Миссис Монтроуз быстро провела его по чистеньким конюшням, которые, как он заметил с веселым изумлением, содержались в большем порядке, чем главный дом поместья. Возвращаясь обратно в дом, Блейк увлеченно обсуждал с миссис Монтроуз вопросы кормления лошадей. Войдя в холл, они обнаружили, что мистер Монтроуз стоит на коленях, а его дочь разута и до середины икр приподняла юбки. Лодыжки у нее и в самом деле выглядели привлекательно.
— Готово, — сказал мистер Монтроуз, поднимаясь с колен. — А вот и ты, моя дорогая. С лошадью все в порядке? А я тут измеряю Мин.
Он с сияющим видом посмотрел на жену, и та улыбнулась ему в ответ. По внешнему виду они также мало подходили друг другу: мистер Монтроуз полный, с бакенбардами, его жена — высокая и стройная, похожая на Минерву, но с загорелым и обветренным лицом. В этот момент Блейк почувствовал всю глубину привязанности супругов друг к другу, несмотря на разницу их увлечений, которым они отдавались с таким воодушевлением. И у него не было ни малейших сомнений, что к каждому из своих шестерых детей они питали сильную любовь и за каждого из них испытывали большую гордость.

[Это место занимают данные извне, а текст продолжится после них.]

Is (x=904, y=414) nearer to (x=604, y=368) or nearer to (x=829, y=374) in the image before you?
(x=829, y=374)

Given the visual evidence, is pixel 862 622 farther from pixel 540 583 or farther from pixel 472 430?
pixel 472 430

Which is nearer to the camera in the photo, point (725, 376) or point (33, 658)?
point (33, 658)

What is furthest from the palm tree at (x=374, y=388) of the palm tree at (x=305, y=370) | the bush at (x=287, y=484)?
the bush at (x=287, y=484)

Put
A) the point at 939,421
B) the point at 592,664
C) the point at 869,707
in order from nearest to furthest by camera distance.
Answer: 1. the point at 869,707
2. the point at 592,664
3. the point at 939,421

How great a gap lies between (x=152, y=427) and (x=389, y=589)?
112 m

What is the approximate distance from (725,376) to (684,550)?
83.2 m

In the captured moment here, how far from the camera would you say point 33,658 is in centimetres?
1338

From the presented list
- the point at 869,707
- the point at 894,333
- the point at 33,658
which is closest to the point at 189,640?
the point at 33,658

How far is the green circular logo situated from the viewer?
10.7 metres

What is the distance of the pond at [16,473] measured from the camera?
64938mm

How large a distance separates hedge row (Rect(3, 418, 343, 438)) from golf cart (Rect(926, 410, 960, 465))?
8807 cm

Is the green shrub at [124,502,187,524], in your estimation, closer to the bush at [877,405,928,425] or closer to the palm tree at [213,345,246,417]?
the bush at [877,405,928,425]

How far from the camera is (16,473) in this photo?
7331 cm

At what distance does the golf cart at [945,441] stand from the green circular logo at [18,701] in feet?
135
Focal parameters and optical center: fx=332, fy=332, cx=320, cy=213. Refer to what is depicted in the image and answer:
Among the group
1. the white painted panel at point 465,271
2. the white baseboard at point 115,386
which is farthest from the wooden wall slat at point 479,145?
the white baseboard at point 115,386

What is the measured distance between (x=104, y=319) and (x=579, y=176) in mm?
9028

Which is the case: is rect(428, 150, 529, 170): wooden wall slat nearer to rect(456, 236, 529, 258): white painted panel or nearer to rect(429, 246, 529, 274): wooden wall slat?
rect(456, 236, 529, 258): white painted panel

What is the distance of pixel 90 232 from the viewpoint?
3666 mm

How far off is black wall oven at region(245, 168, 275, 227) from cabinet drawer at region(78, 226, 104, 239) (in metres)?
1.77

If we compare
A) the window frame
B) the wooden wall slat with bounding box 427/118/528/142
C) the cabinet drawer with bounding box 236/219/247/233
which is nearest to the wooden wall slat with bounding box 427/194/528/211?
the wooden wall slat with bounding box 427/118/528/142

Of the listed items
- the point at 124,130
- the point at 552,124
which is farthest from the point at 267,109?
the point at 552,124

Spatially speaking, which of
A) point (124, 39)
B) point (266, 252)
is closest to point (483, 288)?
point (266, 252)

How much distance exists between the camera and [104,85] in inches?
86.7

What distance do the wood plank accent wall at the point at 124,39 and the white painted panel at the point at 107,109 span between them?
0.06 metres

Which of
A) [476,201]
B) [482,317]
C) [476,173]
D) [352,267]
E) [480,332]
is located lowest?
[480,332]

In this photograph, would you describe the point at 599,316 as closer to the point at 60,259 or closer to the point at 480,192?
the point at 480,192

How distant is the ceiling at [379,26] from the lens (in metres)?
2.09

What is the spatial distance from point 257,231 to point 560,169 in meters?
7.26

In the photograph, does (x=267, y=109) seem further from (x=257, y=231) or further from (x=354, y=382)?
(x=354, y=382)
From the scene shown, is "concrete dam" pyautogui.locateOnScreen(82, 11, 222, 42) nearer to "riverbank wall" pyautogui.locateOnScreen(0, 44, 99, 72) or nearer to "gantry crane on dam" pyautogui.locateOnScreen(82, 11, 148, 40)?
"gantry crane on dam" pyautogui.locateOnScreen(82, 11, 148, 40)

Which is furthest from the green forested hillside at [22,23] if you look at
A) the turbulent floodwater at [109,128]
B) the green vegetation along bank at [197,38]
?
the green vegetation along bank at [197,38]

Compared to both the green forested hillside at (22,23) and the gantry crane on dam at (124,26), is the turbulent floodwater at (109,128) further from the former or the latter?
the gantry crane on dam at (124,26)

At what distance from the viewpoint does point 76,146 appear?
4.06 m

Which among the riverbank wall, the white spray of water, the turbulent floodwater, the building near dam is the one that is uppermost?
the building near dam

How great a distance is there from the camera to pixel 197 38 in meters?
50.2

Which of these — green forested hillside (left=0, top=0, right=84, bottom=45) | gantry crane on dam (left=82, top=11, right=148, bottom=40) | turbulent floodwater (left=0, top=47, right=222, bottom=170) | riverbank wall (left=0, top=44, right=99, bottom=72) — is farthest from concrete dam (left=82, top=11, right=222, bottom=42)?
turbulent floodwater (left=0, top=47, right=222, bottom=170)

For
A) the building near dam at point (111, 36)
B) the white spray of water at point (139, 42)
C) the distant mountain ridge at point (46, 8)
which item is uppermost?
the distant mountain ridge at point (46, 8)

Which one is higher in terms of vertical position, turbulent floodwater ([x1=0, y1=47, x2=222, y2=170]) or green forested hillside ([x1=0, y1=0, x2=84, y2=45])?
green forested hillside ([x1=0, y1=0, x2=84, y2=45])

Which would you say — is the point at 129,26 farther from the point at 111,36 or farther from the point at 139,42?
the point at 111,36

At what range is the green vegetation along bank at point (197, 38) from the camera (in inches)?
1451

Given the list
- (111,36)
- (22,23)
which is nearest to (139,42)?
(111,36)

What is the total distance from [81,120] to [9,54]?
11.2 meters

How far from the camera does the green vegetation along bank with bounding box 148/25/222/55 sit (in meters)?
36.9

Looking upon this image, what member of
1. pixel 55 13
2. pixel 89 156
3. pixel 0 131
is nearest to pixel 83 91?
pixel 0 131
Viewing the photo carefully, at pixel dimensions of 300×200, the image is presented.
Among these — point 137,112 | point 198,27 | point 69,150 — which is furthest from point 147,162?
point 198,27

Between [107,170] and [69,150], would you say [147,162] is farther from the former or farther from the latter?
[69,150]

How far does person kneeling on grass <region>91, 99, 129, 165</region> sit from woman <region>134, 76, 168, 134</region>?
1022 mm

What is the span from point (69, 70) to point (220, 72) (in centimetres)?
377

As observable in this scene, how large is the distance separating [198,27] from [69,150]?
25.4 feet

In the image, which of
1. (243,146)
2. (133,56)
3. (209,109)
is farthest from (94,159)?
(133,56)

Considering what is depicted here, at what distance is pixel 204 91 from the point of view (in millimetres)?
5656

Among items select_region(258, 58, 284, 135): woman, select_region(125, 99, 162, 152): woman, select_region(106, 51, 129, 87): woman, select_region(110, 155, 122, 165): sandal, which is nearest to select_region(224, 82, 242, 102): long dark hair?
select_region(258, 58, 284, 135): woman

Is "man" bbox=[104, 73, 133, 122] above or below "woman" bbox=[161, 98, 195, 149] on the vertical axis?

В едином порыве они с восхищением смотрели на свою младшую дочь и лучились от счастья, радуясь ее приезду. Блейк стоял чуть поодаль и ловил себя на мысли, что испытывает зависть.
Блейк никогда не позволял себе жалеть самого себя. Если не принимать во внимание разочарование и стыд из-за его неудач в мире письменного слова, жаловаться ему было не на что. Он был красив и богат, женщины искали его внимания, а мужчины завидовали его спортивным успехам. Разве он имел основания или причины быть несчастливым? Только вот он всегда закрывал глаза на тот факт, что за исключением Аманды у него не было по-настоящему близких друзей. Приятелей насчитывалось около десятка, знакомых, готовых вместе поразвлечься, — около сотни. Но не было ни одного, кто бы по-настоящему знал его, с кем он делился своими секретами. Поскольку именно секреты мешали ему заводить близких друзей.
И возможно, именно это точно так же мешало ему наладить хорошие отношения со своей женой, впрочем, как и различия в их предпочтениях и интересах.